About the job
About Gapstars
Gapstars is a dynamic partner to some of Europe’s most innovative tech firms, ranging from disruptive startups to rapidly growing scaleups. We specialize in building high-performing remote engineering teams and are headquartered in the Netherlands, with talent hubs located in Sri Lanka and Portugal. Our team of over 275 engineers excels at addressing real-world challenges using cutting-edge technologies across various domains, including networking, marketplaces, SaaS, and AI, thereby delivering scalable solutions that yield impactful results. If you seek an organization that fosters technical excellence, a robust culture, and opportunities for personal and professional growth, you will find your place at Gapstars.
Your Role
As a Senior Data Engineer, you will be instrumental in the design, construction, and maintenance of scalable and reliable data solutions on the Google Cloud Platform (GCP).

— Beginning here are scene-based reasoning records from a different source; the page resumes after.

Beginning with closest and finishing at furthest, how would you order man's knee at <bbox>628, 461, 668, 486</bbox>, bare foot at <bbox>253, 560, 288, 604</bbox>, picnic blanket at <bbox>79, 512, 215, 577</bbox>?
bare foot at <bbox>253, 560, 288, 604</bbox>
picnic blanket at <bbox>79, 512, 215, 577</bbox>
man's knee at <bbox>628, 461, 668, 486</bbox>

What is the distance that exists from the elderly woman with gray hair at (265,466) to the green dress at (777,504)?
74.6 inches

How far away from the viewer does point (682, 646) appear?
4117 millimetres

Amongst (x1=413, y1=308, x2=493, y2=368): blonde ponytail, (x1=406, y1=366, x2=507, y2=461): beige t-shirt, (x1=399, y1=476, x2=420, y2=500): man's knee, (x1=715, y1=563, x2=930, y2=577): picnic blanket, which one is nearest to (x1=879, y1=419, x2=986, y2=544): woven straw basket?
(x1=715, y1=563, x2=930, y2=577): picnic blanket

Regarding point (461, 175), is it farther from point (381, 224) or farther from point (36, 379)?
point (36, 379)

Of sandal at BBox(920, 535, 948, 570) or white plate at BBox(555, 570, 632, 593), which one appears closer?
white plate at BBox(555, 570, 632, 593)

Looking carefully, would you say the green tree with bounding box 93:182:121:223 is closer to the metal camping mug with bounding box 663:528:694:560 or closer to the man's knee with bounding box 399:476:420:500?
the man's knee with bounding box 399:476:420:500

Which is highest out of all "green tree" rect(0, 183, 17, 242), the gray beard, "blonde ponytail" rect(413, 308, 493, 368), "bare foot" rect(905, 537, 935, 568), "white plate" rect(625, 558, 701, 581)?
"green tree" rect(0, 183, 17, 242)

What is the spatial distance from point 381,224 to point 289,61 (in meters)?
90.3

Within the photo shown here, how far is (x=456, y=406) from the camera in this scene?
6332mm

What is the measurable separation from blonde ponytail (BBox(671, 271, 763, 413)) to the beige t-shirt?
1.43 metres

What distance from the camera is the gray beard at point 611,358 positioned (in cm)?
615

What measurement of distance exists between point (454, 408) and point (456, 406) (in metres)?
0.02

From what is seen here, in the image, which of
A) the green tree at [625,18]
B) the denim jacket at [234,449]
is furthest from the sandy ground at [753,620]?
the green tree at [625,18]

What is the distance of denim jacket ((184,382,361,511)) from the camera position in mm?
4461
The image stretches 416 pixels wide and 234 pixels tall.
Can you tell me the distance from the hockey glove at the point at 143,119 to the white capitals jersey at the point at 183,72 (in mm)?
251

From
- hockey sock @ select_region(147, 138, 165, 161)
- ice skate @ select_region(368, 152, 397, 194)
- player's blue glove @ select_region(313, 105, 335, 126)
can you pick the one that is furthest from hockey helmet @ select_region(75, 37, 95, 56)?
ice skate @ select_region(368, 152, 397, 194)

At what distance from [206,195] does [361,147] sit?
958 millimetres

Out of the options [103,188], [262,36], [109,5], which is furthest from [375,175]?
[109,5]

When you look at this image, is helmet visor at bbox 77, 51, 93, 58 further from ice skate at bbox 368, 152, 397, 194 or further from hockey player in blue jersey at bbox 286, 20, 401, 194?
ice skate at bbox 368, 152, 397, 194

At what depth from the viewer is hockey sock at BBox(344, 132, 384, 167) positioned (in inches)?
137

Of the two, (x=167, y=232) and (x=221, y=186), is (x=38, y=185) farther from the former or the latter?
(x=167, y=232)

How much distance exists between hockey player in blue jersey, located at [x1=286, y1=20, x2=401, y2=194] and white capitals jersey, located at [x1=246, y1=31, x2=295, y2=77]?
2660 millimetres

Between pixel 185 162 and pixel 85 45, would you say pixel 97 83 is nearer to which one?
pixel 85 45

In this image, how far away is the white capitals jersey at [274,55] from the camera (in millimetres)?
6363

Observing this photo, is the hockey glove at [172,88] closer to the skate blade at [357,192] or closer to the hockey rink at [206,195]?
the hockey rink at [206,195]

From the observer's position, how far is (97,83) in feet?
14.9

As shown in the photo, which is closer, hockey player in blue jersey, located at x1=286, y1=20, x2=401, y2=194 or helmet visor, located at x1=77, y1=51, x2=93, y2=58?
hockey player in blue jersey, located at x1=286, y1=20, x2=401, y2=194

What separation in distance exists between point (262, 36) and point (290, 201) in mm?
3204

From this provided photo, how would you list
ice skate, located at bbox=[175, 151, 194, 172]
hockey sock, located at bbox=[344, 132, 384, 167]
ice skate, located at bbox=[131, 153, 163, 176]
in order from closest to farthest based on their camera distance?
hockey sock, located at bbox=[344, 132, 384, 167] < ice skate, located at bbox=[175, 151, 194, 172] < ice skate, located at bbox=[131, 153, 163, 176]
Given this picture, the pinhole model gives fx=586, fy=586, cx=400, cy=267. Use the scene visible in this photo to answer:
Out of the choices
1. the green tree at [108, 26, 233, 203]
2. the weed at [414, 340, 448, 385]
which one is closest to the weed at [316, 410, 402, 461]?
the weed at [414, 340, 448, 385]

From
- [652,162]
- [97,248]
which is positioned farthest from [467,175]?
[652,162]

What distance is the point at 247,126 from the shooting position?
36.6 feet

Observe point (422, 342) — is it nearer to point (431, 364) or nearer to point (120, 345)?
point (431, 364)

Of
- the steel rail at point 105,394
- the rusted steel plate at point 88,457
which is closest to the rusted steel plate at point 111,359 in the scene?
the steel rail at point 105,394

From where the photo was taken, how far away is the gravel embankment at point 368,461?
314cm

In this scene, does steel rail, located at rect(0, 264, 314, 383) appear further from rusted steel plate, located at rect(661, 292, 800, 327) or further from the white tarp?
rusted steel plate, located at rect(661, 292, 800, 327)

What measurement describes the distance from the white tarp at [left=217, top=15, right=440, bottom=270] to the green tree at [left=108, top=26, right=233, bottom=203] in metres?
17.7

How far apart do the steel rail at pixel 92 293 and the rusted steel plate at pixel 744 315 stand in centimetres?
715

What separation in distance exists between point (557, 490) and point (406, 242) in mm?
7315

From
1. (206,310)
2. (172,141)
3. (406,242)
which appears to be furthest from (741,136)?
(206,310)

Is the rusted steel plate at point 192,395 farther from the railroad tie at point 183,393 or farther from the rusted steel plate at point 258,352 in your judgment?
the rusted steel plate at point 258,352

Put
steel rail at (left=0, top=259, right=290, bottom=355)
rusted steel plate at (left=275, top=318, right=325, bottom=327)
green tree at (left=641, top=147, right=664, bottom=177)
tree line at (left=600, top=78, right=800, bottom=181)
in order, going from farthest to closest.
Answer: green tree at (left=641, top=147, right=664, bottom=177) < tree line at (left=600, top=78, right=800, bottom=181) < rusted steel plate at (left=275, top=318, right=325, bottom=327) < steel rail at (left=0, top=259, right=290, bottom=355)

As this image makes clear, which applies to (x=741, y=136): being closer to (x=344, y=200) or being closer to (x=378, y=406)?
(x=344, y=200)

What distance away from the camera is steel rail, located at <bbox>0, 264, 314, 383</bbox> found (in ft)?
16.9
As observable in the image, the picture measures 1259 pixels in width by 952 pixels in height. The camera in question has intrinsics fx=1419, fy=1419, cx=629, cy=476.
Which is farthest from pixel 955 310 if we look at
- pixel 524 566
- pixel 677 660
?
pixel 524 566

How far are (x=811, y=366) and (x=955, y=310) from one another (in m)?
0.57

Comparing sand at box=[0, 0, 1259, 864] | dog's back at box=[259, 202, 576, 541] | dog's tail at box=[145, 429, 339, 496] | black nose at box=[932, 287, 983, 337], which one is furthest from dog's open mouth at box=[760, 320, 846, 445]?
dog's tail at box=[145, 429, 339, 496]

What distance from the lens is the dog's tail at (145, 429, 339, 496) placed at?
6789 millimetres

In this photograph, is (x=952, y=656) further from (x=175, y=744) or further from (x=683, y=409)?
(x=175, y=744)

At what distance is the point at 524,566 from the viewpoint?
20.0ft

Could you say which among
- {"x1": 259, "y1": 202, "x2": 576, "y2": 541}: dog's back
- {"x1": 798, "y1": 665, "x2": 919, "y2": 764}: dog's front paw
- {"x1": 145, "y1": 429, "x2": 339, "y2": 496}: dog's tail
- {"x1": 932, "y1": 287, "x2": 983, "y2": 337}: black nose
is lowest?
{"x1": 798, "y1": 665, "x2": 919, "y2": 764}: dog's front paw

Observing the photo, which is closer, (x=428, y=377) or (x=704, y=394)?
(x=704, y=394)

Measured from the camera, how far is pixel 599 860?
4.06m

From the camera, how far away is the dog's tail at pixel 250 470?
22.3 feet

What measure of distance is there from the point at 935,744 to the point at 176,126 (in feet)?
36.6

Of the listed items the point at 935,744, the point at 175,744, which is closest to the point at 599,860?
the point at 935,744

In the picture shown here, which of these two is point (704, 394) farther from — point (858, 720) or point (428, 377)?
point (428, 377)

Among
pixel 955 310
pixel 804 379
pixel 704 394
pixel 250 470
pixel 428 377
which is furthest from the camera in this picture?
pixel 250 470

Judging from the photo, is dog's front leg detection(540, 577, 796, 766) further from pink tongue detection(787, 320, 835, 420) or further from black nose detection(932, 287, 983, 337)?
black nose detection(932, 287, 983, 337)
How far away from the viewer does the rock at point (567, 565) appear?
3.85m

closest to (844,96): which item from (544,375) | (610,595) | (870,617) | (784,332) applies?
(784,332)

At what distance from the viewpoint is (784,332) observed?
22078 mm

Your responsibilities will include developing robust pipelines into BigQuery, implementing transformations (preferably using dbt), and ensuring high standards of data quality and operational stability. Additionally, you will support monitoring and observability efforts, particularly working with BI tools (such as Power BI) primarily for monitoring and validation, rather than as a BI developer.
Key Responsibilities
1) Data Engineering & Architecture (GCP-first)
- Design and enhance data solutions on GCP, selecting services and architecture patterns with a focus on scalability, reliability, performance, and cost efficiency.
- Construct and uphold comprehensive data pipelines (primarily batch processing, with streaming/event-driven solutions where applicable).
- Develop and sustain the structure of the BigQuery warehouse: establish data modeling conventions, implement partitioning/clustering strategies, and optimize for performance and cost.
- Define and execute integration patterns for ingesting data from various sources (such as enterprise systems, SharePoint, external APIs, and cloud storage).
- Ensure datasets are reusable, well-structured, and analytics-ready to effectively support reporting, monitoring, and future modeling requirements.
2) Transformations (dbt as a priority)
- Implement transformation logic using SQL and Python, ideally utilizing dbt for standardized modeling and testing.
- Establish standards for modular, maintainable transformations and comprehensive documentation.
- Contribute to best practices surrounding version control, code reviews, and deployment for transformation workflows.
3) Data Quality, Reliability & Governance
- Develop and maintain data quality controls, including validation, source system reconciliation, and consistency checks.
- Oversee pipeline health, data freshness, and reliability; proactively troubleshoot incidents to prevent recurrence.
- Support data governance practices such as naming conventions, access principles, and compliance standards.